I believe the topic of the scheduled launch of lambda functions, when the system has no initiator, is very relevant for serverless solutions on AWS. In almost every project, I see only one approach that I really don’t like. So this has encouraged me to share a bit of my experience.
Let’s suppose we have the following serverless architecture of an application: the entry point is API GW, the computing service is lambda functions.
We are developing a mobile application for booking hotel rooms with keyless access to rooms. To open/close the door to the room, clients use a mobile application with Bluetooth.
A back-end developer has the following tasks:
Add an API for creating and managing reservations. The client can choose the date and time of the start and end of the reservation. Let’s assume that this already exists.
The system must check whether the client arrived at the hotel within 2 hours from the start of the reservation. If this didn’t happen, the reservation must be canceled.
The system must activate the client’s virtual key right at the time when the reservation starts.
This is where an unusual task for serverless solutions appears. We need to launch the function to activate the key or cancel the reservation, given the system does not have an initiator since it’s a serverless solution. We have no running servers, workers, or anything like that.
If we start looking for solutions, we mainly consider CloudWatch rules, SQS, SNS, and someone may think of Kinesis Stream.

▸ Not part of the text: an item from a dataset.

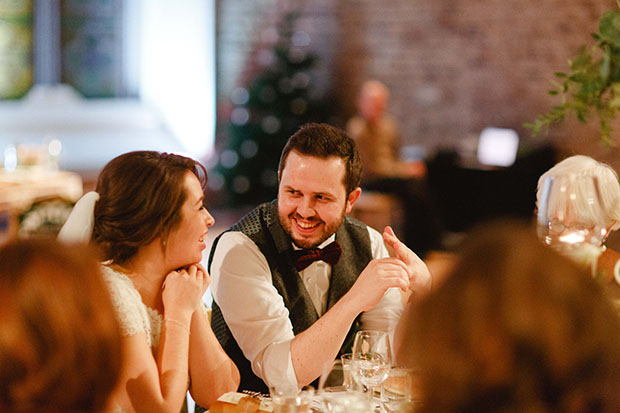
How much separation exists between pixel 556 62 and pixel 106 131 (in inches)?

Why these particular services? Simply because they can trigger lambda functions.
When considering these services, we discover the following:
Kinesis Stream triggers a function but does not allow delays before calling a function.
SNS doesn’t have built-in delay support.
SQS is a much more suitable service that provides the possibility to set a delay (the DelaySeconds parameter). But as soon as we look into the documentation, we see that DelaySeconds can be 15 minutes max. For our task, this is as unsuitable as SNS or Kinesis.
In this way, what remains is CloudWatch rules, and I’ve observed that these rules are used to solve such problems on almost all projects.
How to solve this problem using CloudWatch rules
We create a rule which, using the Cron scheduler, will run our lambda function, for example, every 5 minutes.
This solution works, but this is its only benefit.
And the drawbacks are the following:
A day is 24 hours long, 24 * 60 / 5 = 288, so as a result, we run our function 288 times a day. However, we do not know if we even have reservations in the system.
288 * 31 = 8,928 function starts per month. Many will say that for lambda, this is showing off. Indeed, 1 million requests and 400,000 GB-seconds are provided per month for free.
If we do not go beyond the limit, this is a quick and free solution. But let’s suppose that a client has booked a room for 06:01 p.m. Our function launches every 5 minutes. Let’s say it started at 06:00 p.m – that means we won’t process the reservation at 06:01 p.m., and the next launch will only be at 06:05 p.m.
If the client arrives on time, they’ll have to stay around and wait. The client won’t understand why it refuses to work and will try to do something: restart the application, turn on/off Bluetooth, etc.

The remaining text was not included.